- [Exercise directions]: Work out how many lines of the entries have the word "Fraction" in them. Respond with that number only.

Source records
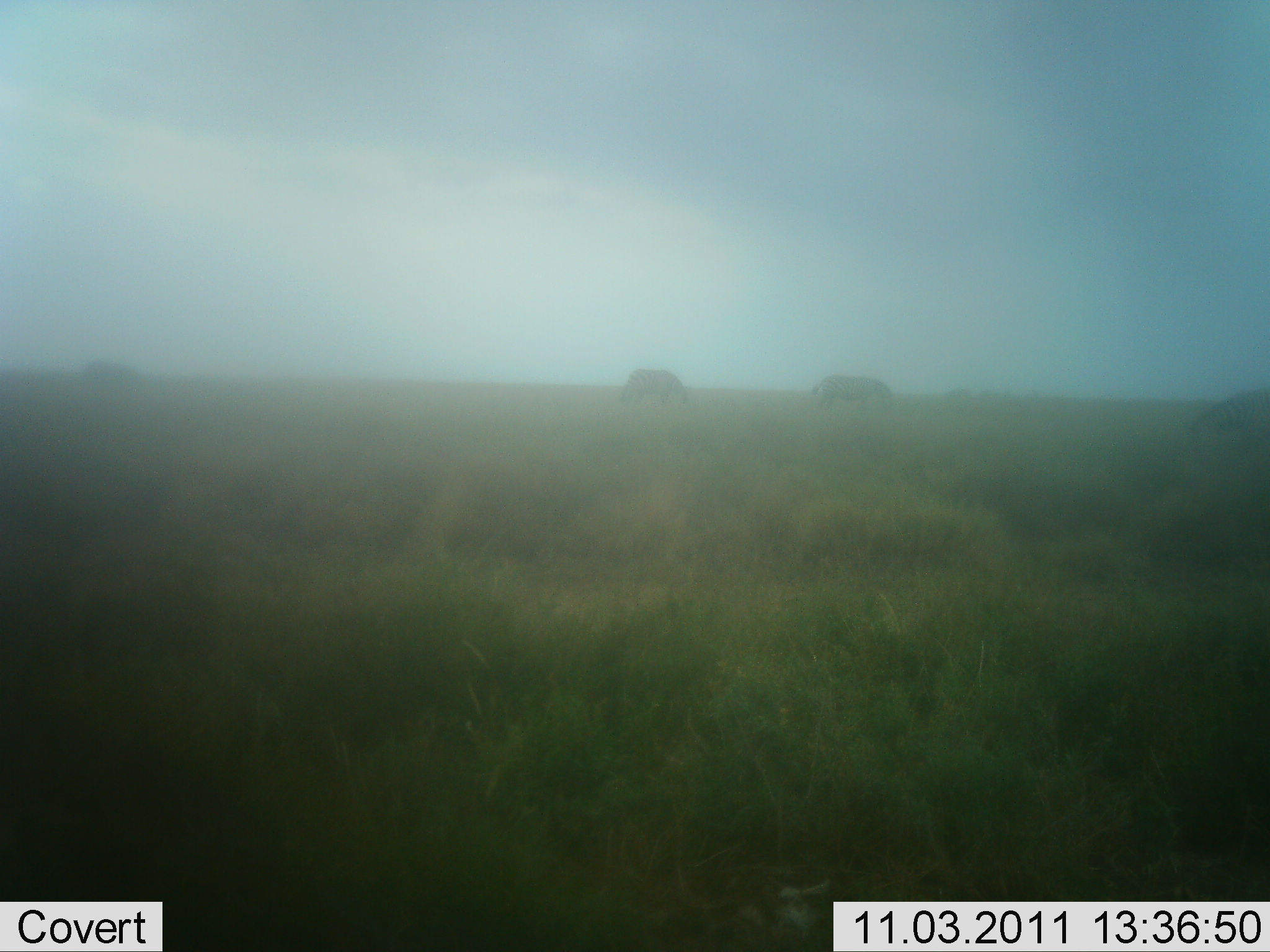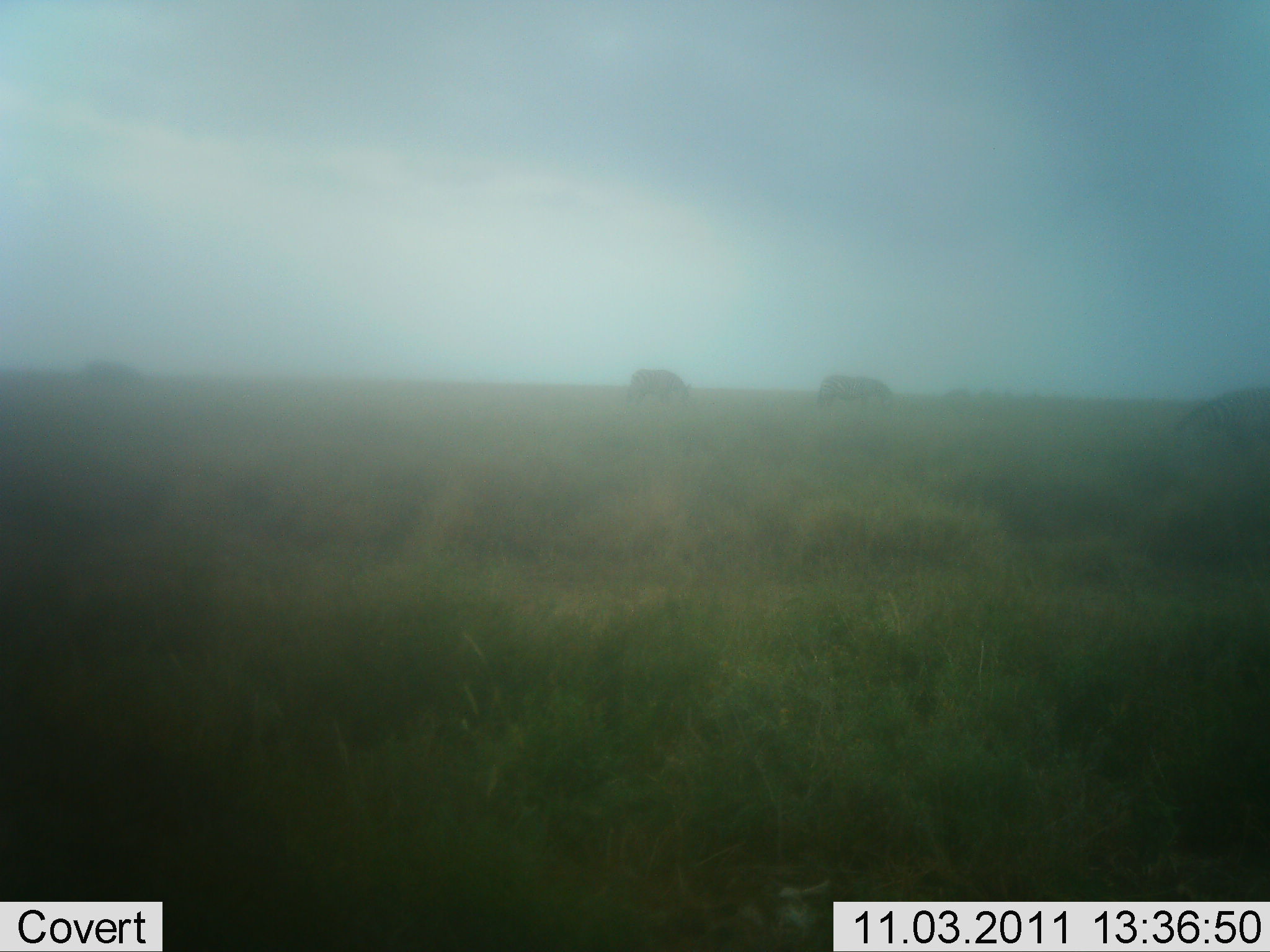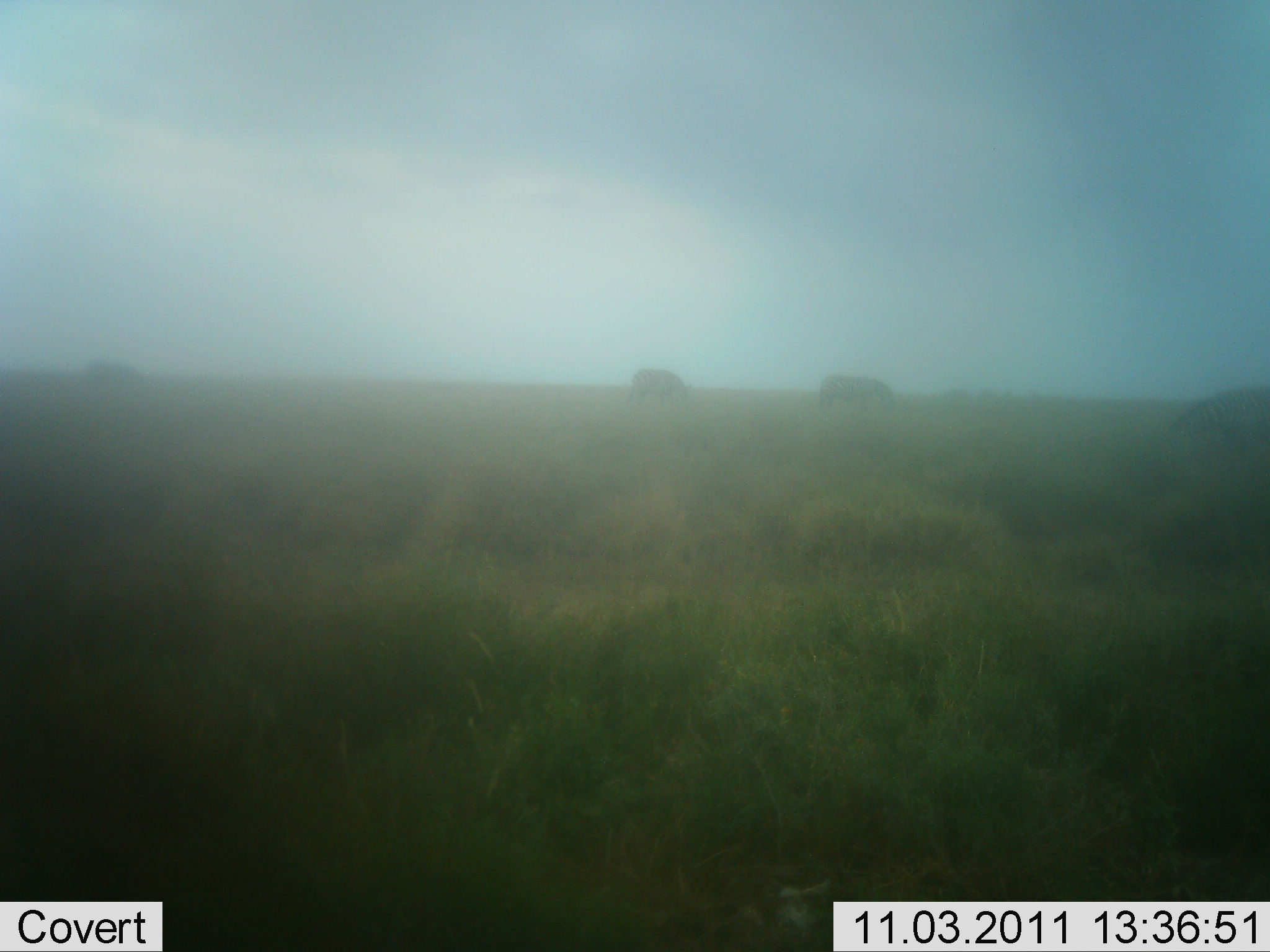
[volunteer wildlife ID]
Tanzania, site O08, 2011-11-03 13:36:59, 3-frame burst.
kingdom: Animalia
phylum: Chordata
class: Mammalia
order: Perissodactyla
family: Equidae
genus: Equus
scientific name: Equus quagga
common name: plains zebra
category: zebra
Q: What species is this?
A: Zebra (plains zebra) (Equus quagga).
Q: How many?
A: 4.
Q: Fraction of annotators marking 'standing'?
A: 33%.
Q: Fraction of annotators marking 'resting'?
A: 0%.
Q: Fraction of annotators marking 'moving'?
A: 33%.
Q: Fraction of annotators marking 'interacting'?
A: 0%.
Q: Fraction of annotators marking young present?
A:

- [Expected answer]: 5